> **Source material**
◇ ◇ ◇

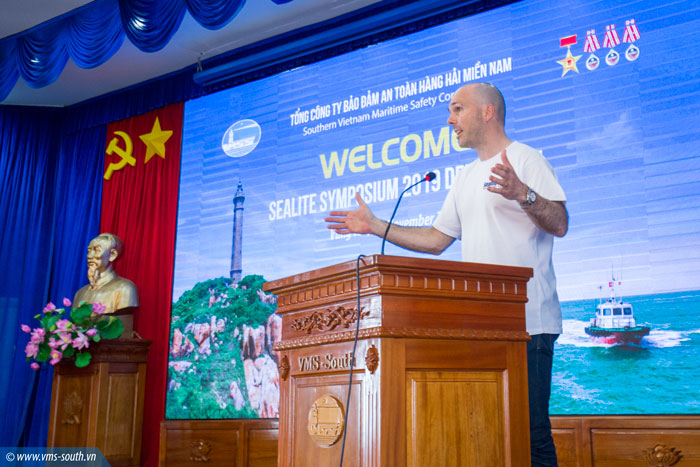 Mr. Michael Walker - Head of Global Sales thanked the warm welcome from VMS-South and hoped that the two sides would strengthen their closer cooperation in Maritime Safety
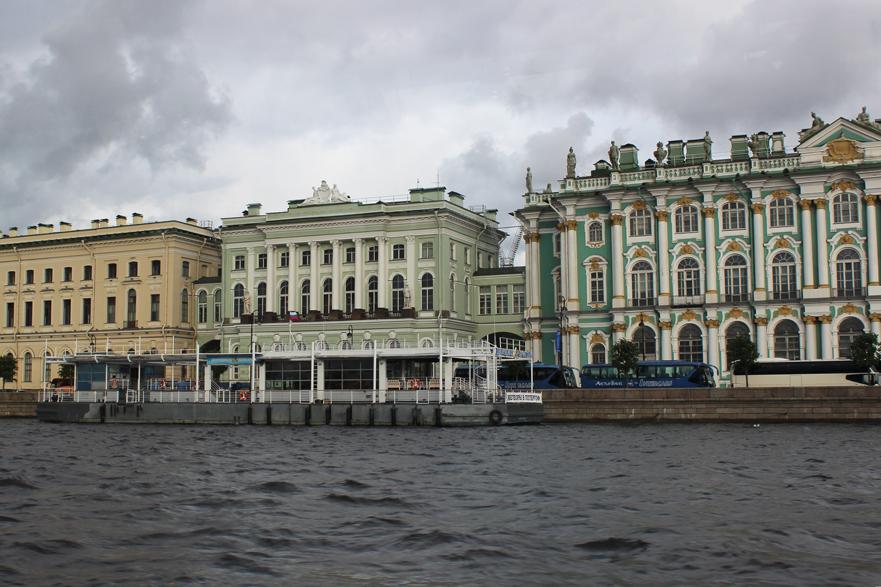Водные экскурсии и прогулки по рекам и каналам Санкт-Петербурга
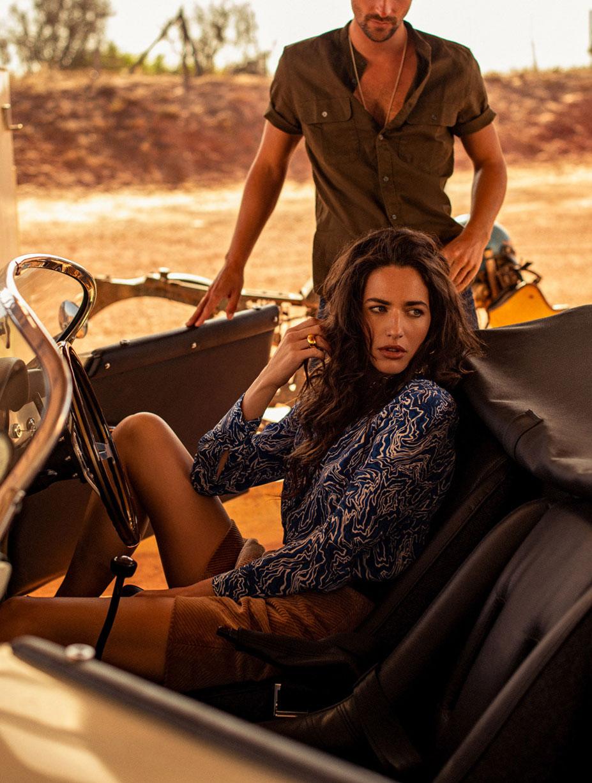 Кристина Милева со спутником на автозаправке в южно-африканском захолустье / фото 07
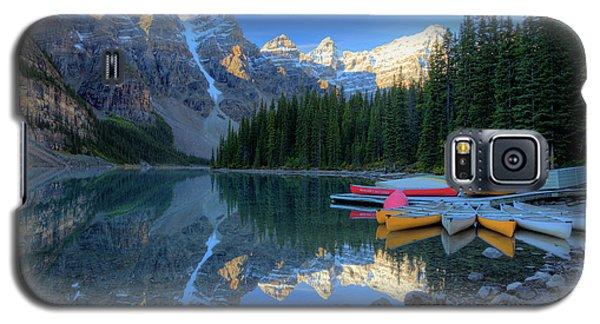 Moraine Lake Sunrise Blue Skies Canoes Galaxy S5 Case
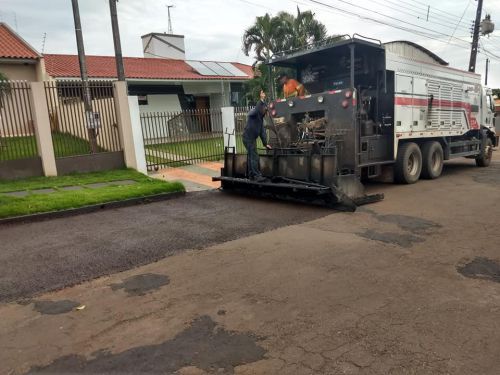 RECAPE ASFÁLTICO NAS RUAS DO MUNICÍPIO DE ITAMBÉ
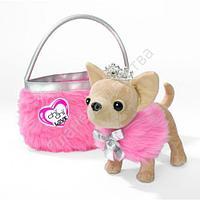 Собачка Чихуахуа в накидке с тиарой и меховой сумочкой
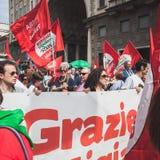 Les gens participant pendant le jour de libération défilent à Milan Photo libre de droits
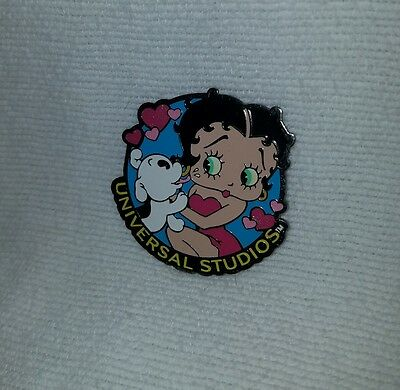2001 Universal Studios Betty Boop Fridge Magnet with Puppy Kisses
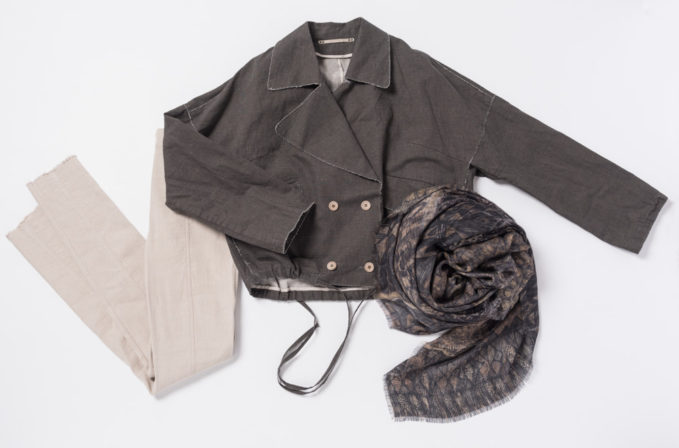 Annette Görtz Grey Jacket and Beige Pants with Al011pi Cashmere brown scarf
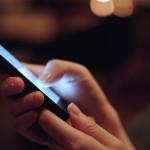 Cum ne protejăm ochii de efectele negative ale dispozitivelor mobile și ale luminii albastre?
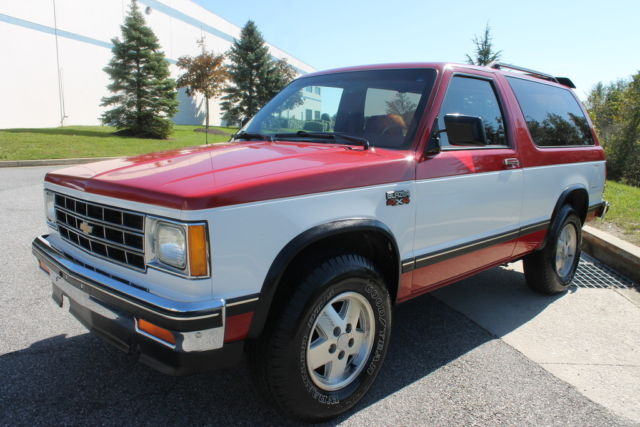 1985 chevrolet s10 blazer tahoe edition 2 8l v6 4x4 manual 2 door k5 86 87 84 83 for sale. Black Bedroom Furniture Sets. Home Design Ideas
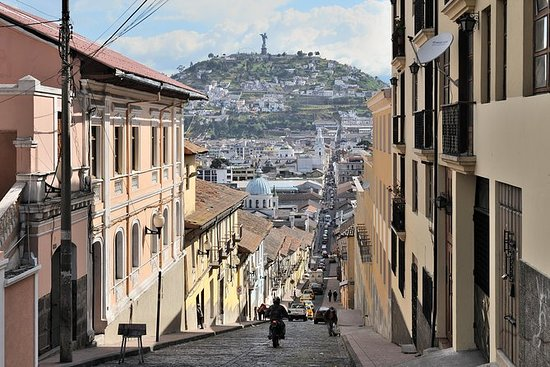 Private Quito City Tour en Middle of ...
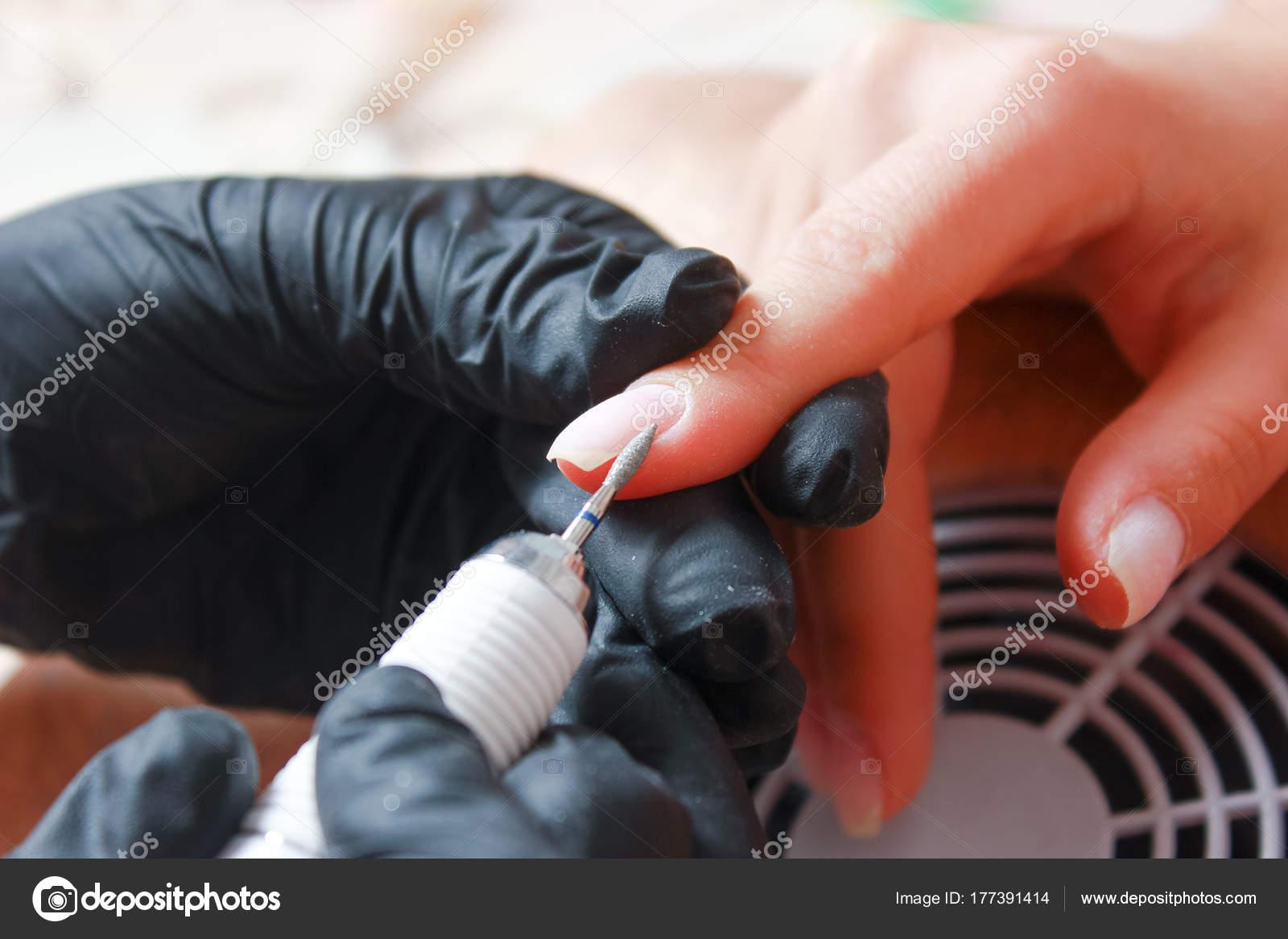 Mujeres manicure, manicura mecánica, cuidado de la mano — Foto de ...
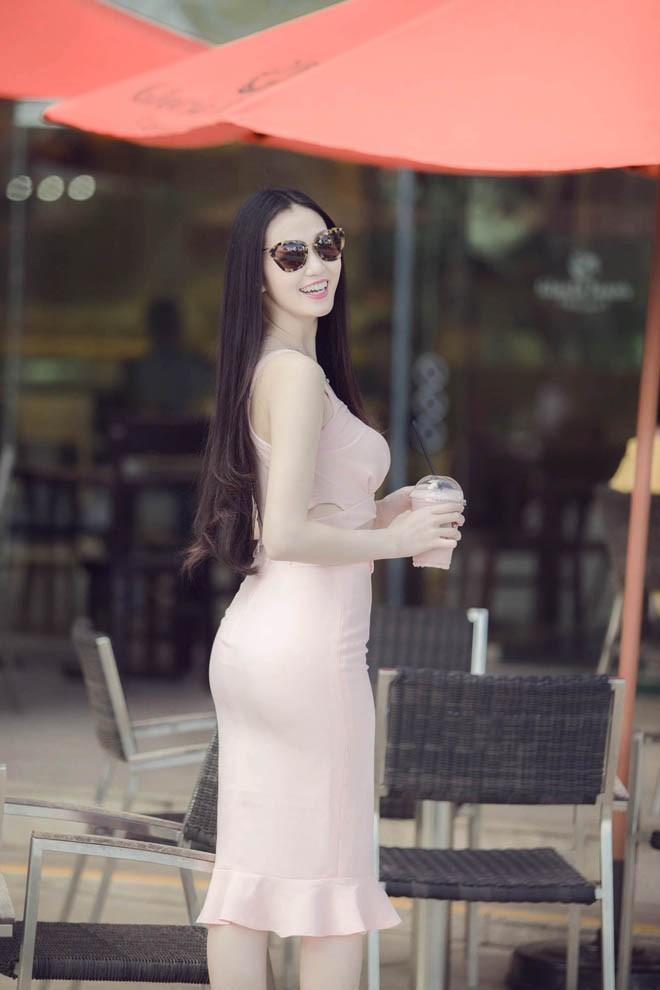 Khánh My khoe eo thon đẹp 'ngẩn ngơ' trên phố - ảnh 4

◇ ◇ ◇

Would you output, word for word, only the lines running from the line with "1985 chevrolet s10" to the end of the listing above, both ends included, with no pictures?

 1985 chevrolet s10 blazer tahoe edition 2 8l v6 4x4 manual 2 door k5 86 87 84 83 for sale. Black Bedroom Furniture Sets. Home Design Ideas
 Private Quito City Tour en Middle of ...
 Mujeres manicure, manicura mecánica, cuidado de la mano — Foto de ...
 Khánh My khoe eo thon đẹp 'ngẩn ngơ' trên phố - ảnh 4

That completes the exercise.